9 MSE of Estimator

In this chapter we provide a preliminary review of the Mean Squared Error (MSE) of an estimator. This will allow us to have a more gentle introduction to the next chapter about the famous Bias-Variance tradeoff.

9.1 MSE of an Estimator

In order to discuss the bias-variance decomposition of a regression function and its expected MSE, we would like to first review the concept of the mean squared error of an estimator. Recall that estimation consists of providing an approximate value to the parameter of a population, using a (random) sample of observations drawn from such population.

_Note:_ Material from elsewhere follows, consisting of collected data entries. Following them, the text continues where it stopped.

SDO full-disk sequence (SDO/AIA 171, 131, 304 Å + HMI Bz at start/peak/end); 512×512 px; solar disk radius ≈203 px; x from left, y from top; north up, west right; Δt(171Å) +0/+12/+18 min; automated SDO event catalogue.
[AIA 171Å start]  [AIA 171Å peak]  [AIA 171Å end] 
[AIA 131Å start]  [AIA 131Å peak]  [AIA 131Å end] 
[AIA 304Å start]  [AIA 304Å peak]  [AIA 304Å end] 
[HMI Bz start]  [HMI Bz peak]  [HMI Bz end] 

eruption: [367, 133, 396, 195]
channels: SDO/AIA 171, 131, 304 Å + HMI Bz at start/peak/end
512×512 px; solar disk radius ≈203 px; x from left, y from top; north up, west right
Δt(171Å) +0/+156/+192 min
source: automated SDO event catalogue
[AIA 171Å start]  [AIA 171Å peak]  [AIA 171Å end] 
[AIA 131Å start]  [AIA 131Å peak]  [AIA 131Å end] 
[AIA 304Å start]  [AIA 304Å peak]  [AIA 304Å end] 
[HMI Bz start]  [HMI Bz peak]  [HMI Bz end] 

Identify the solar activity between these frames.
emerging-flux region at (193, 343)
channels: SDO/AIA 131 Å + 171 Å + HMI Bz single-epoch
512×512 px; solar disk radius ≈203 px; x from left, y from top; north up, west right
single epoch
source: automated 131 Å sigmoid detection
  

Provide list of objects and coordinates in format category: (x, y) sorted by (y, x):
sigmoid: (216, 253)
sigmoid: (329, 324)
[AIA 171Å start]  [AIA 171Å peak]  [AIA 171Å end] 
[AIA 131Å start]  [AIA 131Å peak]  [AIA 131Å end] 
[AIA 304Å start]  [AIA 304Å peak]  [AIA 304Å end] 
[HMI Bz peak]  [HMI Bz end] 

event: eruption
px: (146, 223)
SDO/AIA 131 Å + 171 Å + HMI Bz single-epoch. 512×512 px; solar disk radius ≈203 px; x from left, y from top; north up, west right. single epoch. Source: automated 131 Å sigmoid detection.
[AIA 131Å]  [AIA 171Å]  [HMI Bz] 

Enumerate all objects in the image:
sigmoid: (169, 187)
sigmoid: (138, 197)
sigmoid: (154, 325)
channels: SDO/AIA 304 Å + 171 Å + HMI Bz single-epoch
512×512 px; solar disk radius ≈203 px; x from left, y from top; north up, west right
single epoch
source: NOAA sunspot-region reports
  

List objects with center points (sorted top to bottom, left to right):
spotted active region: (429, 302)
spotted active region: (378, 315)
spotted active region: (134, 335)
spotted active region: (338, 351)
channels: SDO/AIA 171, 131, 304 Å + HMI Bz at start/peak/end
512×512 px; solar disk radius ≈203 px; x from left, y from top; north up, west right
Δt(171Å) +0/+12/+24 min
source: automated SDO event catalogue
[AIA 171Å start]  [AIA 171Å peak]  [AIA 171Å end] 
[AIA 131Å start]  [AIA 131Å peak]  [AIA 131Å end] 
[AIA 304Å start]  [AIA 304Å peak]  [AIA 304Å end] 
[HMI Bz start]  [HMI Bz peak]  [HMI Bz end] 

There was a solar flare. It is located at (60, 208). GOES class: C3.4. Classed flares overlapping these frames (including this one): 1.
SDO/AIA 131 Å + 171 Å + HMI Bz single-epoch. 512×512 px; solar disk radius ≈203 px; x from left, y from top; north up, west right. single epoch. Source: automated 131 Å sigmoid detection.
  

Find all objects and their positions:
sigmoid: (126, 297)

Say we have a population of \(n\) objects and we are interested in describing them with some numeric characteristic \(\theta\). For example, our population may be formed by all students in some college, and we want to know their average height. We call this (theoretical) average the parameter.

Figure 9.1: Population described by some parameter of interest.

To estimate the value of the parameter, we may draw a random sample of \(m < n\) students from the population and compute a statistic \(\hat{\theta}\). Ideally, we would use some statistic \(\hat{\theta}\) that approximates well the parameter \(\theta\).

Figure 9.2: Random sample from a population

In practice, this is the typical process that you would carry out:

Get a random sample from a population.
Use the limited amount of data in the sample to estimate \(\theta\) using some formula to compute \(\hat{\theta}\).
Make a statement about how reliable an estimator \(\hat{\theta}\) is.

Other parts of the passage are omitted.